What to produce: Repeat every one of the items below word for word, leaving out the pictures.

Items from a dataset:
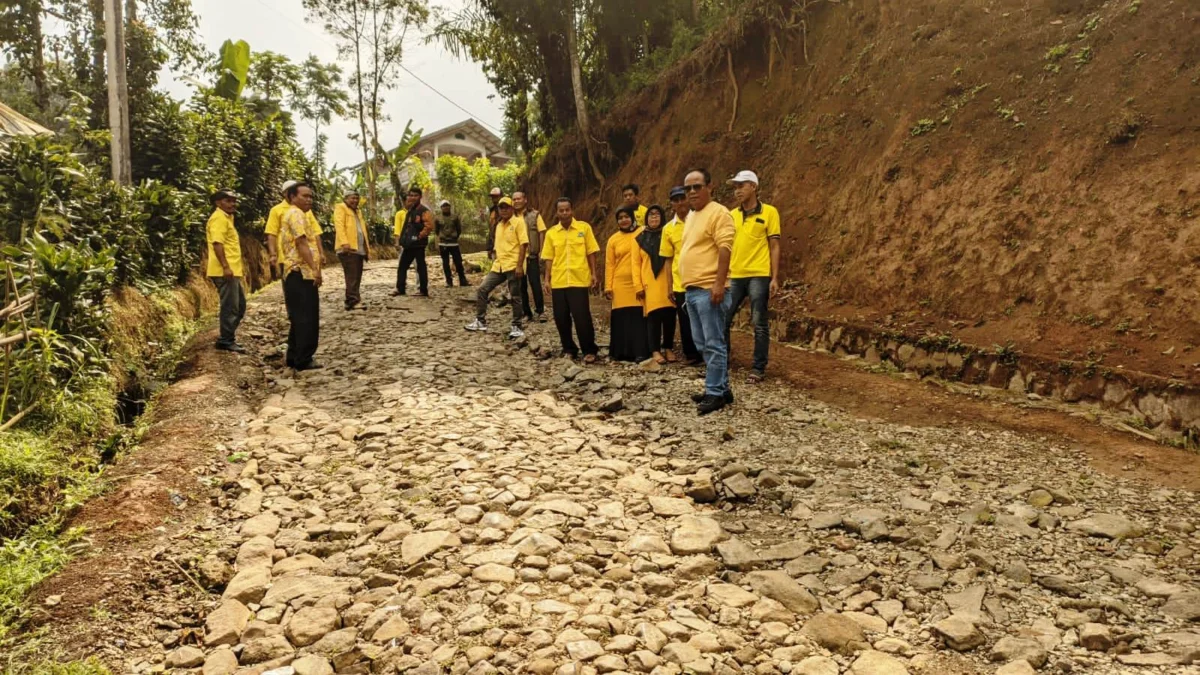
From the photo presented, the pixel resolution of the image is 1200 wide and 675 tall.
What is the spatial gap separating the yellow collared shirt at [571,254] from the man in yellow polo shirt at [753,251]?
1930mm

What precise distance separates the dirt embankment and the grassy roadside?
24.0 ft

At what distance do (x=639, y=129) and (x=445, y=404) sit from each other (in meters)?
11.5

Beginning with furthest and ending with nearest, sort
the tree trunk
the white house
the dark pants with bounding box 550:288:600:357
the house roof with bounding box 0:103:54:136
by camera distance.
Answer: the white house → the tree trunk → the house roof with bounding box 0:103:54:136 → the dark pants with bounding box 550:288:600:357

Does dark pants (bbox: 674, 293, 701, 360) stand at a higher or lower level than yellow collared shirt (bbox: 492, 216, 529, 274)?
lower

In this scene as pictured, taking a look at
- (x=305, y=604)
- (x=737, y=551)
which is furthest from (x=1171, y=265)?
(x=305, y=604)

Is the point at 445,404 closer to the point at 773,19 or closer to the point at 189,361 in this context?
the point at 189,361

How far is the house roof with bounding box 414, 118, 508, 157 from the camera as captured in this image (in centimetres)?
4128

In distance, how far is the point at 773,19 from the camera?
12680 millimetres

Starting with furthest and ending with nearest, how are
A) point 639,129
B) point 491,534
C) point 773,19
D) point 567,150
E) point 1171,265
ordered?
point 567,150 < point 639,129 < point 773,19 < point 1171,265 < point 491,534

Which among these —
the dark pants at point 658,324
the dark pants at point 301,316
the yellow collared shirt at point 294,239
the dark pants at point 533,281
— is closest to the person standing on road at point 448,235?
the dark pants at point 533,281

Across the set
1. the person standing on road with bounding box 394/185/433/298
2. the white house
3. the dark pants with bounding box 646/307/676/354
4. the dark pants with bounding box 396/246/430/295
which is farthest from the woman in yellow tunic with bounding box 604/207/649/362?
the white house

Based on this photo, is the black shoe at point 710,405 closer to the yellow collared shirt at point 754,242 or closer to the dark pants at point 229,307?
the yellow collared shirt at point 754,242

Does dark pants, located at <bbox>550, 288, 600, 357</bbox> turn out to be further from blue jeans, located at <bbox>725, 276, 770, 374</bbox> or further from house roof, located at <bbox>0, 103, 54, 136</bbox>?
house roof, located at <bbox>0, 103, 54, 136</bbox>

Result for this exercise:
From the photo presented, the pixel resolution of the image is 1200 wide and 675 tall.
What is the spatial gap separating the yellow collared shirt at [571,254] from the man in yellow polo shirt at [753,251]?
1930mm

What precise distance separates the dirt embankment and the grassy roadside?
24.0 ft

At what distance do (x=639, y=129) and (x=445, y=404) sit from each other (in meters)?
11.5

Beginning with furthest and ending with nearest, sort
the tree trunk
the white house
the dark pants with bounding box 550:288:600:357
the house roof with bounding box 0:103:54:136
by camera distance.
Answer: the white house → the tree trunk → the house roof with bounding box 0:103:54:136 → the dark pants with bounding box 550:288:600:357

Does dark pants (bbox: 674, 293, 701, 360) stand at a higher or lower level than yellow collared shirt (bbox: 492, 216, 529, 274)?
lower

In this scene as pictured, taking a look at
- (x=305, y=604)
- (x=737, y=551)
which is furthest from (x=1171, y=265)?
(x=305, y=604)

Is the point at 445,404 closer to the point at 773,19 or closer to the point at 189,361 in this context?
the point at 189,361

How far is the house roof with bounding box 414, 118, 508, 157 from the camera as captured in this image (in centimetres)?
4128

In distance, how far is the point at 773,19 from the camera?
12680 millimetres

Starting with furthest and ending with nearest, how are
A) point 639,129
B) point 491,534
C) point 773,19
D) point 567,150
E) point 1171,265
ordered?
point 567,150 < point 639,129 < point 773,19 < point 1171,265 < point 491,534

Which among these —
the dark pants at point 658,324
the dark pants at point 301,316
the yellow collared shirt at point 294,239
the dark pants at point 533,281
— is closest to the person standing on road at point 448,235?
the dark pants at point 533,281

Across the set
1. the person standing on road with bounding box 394/185/433/298
2. the white house
3. the dark pants with bounding box 646/307/676/354
4. the dark pants with bounding box 396/246/430/295
which is farthest from the woman in yellow tunic with bounding box 604/207/649/362?
the white house

Based on this photo, is the black shoe at point 710,405 closer to the yellow collared shirt at point 754,242 or closer to the dark pants at point 229,307?
the yellow collared shirt at point 754,242

Does dark pants, located at <bbox>550, 288, 600, 357</bbox> turn out to be further from blue jeans, located at <bbox>725, 276, 770, 374</bbox> or further from house roof, located at <bbox>0, 103, 54, 136</bbox>?
house roof, located at <bbox>0, 103, 54, 136</bbox>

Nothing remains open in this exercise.